[Discovery] Use InfluxDB for some Analytics features?
Problem to solve
For data-intensive Analytics features like Productivity Analytics and Code Hotspots, Postgres is proving to be a limitation both for reading and writing. InfluxDB has been proposed as an alternative data store. Does InfluxDB suit our needs for these features?
Related issues
Some advantages of InfluxDB
- Designed specifically for time series data, which is mainly what these data-intensive Analytics features consume.
- In use since 2017 for storing Metrics data. (See the installation instructions.)
- Customers can use Grafana to build custom dashboards on the data that is collected.
Some drawbacks of InfluxDB
- Not all self-managed instances use InfluxDB. Those instance would not have access to any Analytics features that rely on it.
- "SQL JOINs aren’t available for InfluxDB measurements" (source)
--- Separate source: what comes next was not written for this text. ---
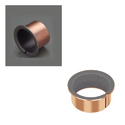 Plain Self Lubricating Flange Bronze Bush, Maximum Sliding Speed: Dry Friction - 2.5 M/s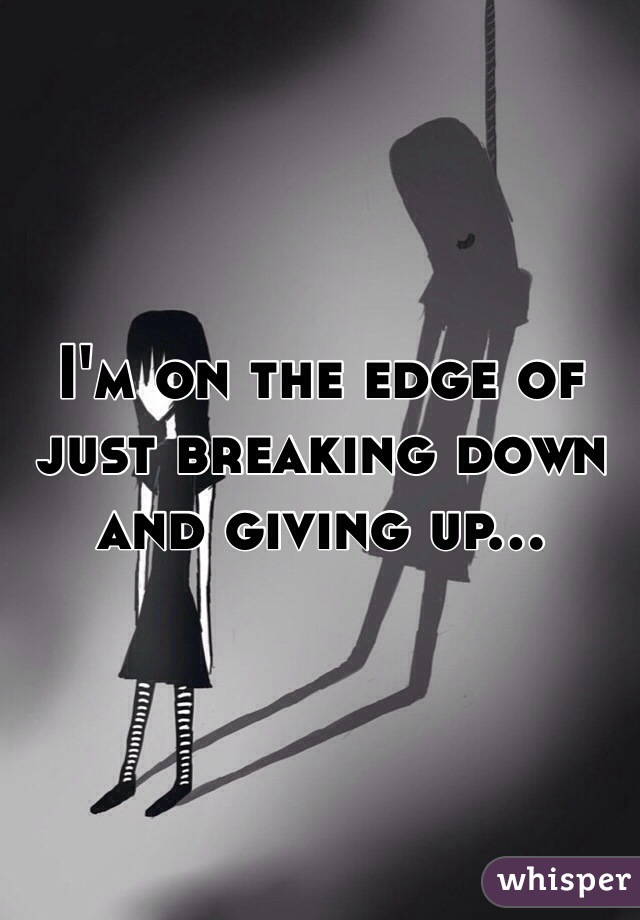 I'm on the edge of just breaking down and giving up...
- "InfluxDB is not a full CRUD database but more like a CR-ud, prioritizing the performance of creating and reading data over update and destroy, and preventing some update and destroy behaviors to make create and read more performant: To update a point, insert one with the same measurement, tag set, and timestamp. ... You can’t update or rename tags yet ... You can’t delete tags by tag key (as opposed to value)" (source)
In-house expertise
It looks like Pawel Chojnacki pawel@chojnacki.ws did most of the implementation in 2017, for example see b668aaf4, but he is no longer with the company. @djensen is currently requesting more information from the Monitor team and will update this section.
Relevant database fields
"The following measurements are currently stored in InfluxDB:
- PROCESS_file_descriptors
- PROCESS_gc_statistics
- PROCESS_memory_usage
- PROCESS_method_calls
- PROCESS_object_counts
- PROCESS_transactions
- PROCESS_views
- events
Here, PROCESS is replaced with either rails or sidekiq depending on the process type. ... [event] is used to store generic events such as the number of Git pushes, Emails sent, etc. Each point in this measurement has a single value field called count. The value of this field is simply set to 1." (source) (An "event" is a time series data point that occurs on an irregular period, and for Analytics we may be more interested in "metrics" which are regular data.)
Relevant files
- lib/gitlab/metrics/influx_db.rb shows how
InfluxDB::Clientcan be used - lib/gitlab/metrics/metric.rb has a
to_hashmethod with an important comment about concurrency - lib/gitlab/metrics/samplers/influx_sampler.rb is a "Class that sends certain metrics to InfluxDB at a specific interval"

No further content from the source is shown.